Dude, omg, this rocks.

I like it when this shit happens for people, and they're all "HOLY SHIT" about it. When you step back, you see all these scared shitless people running around in circles. Humanity is so fucked up, it's beautiful.

Take a risk. Risk everything. Risk is the only way to test yourself, make sure you are really, truly alive. There is pain at the end of everything, and the worst that could happen often does but you know what? Fucking hell, it's all there is. I mean, i'm babbling, fine whatever, but the only real thing you have is now and the decisions you make define who you are from moment to moment, so be the ballsy punk rock motherfucker you'll look back and admire, not the cautious tool letting fear own his every motivation. Or whatever. I think the only thing really worth knowing is how to connect and communicate with others, so I'm a little retarded.

And now back to your regularly scheduled cynical Kamio
I can totally see where you're coming from on the kids issue. I don't want children, and I never have. I don't see that changing, and I think I would be a horrible parent so it's all for the best. I have great admiration for this pearl of wisdom which dropped from the lips of a new friend last week as we picked purposefully through a rack of skimpy $1 underwear in a factory-2-U store:
Me: (responding to a young, totally disinterested, glassy-eyed mother who completely ignored her WAILING, SHRIEKING, HIDEOUS baby as she wandered through the store) "Why do people have children? I mean, honestly, do they feel like the HAVE to?"
My Friend, without missing a beat: "I'd rather have a tapeworm."

Comments

khrist_atlanta
Jun. 17th, 2004 12:11 pm (UTC)
Hope you don't mind me crashing your LJ. I'm a friend of Mopmonster :).

•••

Task requirements:
1. Translate this sentence from the blog post above about risk and not wanting children into Spanish: "I don't want children, and I never have."
2. Continue the blog post above about taking risks and not wanting kids, beginning right after its final sentence.

Collected data:
•••

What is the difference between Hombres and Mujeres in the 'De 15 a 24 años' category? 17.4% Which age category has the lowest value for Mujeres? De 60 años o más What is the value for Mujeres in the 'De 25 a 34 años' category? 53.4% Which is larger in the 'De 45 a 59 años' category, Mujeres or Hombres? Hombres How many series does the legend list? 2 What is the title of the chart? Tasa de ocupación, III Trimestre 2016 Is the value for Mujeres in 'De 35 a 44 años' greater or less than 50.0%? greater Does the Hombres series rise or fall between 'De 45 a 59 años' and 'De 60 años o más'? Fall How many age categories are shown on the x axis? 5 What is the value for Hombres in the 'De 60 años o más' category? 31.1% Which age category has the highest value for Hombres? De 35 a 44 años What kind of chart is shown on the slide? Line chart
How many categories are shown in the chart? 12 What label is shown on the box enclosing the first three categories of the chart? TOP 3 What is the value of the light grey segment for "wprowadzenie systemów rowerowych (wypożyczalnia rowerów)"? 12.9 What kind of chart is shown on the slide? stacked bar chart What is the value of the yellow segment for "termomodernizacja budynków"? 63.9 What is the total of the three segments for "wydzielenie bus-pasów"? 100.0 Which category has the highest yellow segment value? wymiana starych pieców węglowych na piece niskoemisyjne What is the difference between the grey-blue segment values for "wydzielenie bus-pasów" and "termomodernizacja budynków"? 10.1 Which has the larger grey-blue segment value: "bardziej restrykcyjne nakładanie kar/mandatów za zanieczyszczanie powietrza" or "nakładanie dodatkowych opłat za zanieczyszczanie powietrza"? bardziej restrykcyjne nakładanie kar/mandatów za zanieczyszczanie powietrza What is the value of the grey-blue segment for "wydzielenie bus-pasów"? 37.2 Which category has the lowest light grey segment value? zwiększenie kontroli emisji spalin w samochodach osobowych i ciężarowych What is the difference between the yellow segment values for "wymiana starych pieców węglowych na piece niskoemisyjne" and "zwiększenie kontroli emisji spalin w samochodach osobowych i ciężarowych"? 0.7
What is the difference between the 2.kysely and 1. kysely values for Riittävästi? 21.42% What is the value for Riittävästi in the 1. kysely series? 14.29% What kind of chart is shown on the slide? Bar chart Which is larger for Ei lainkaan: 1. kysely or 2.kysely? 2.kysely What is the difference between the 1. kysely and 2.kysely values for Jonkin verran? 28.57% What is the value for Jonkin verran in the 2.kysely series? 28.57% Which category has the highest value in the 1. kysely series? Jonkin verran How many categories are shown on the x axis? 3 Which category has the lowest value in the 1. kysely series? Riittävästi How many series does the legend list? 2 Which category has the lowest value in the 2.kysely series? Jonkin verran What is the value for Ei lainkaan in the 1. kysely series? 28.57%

•••

List of answers:
1. No quiero tener hijos, y nunca he querido.

2.
I just wanted to say right f*cking on! From January 2000-December 2002, I was one of those idiots who was ruled by fear. I was practically a prisoner in my own home. Kinda understandable given that our apartment complex was turning into Crackville, but I digress... Even when really cool opportunities came by, I'd sit and kill any chance of going for it with the what-ifs. Then, I moved out of Crackville and life has been great ever since. I've tried to be more open to new experiences and it's helped me reconnect with my fellow humans. I don't have the most active social life in the world, but at least I have one now with real friends here who love me.

About kids... I applaud people who want to remain childfree. It's all about making the best decision for your future, not bending to the wills of others. I want kids myself, but that's because I know for certain that my husband and I will be involved parents, not the glassy-eyed [and frighteningly all too common] example of a poor excuse for a parent that you gave. I won't see my children as status symbols, fashion accessories, or mealtickets [no public assistance for me - I'm young, strong, and able to work]. I hope that you are always happy with your decision and that people will respect your life choice. If they want kids around so damned bad, THEY can have them and leave you alone!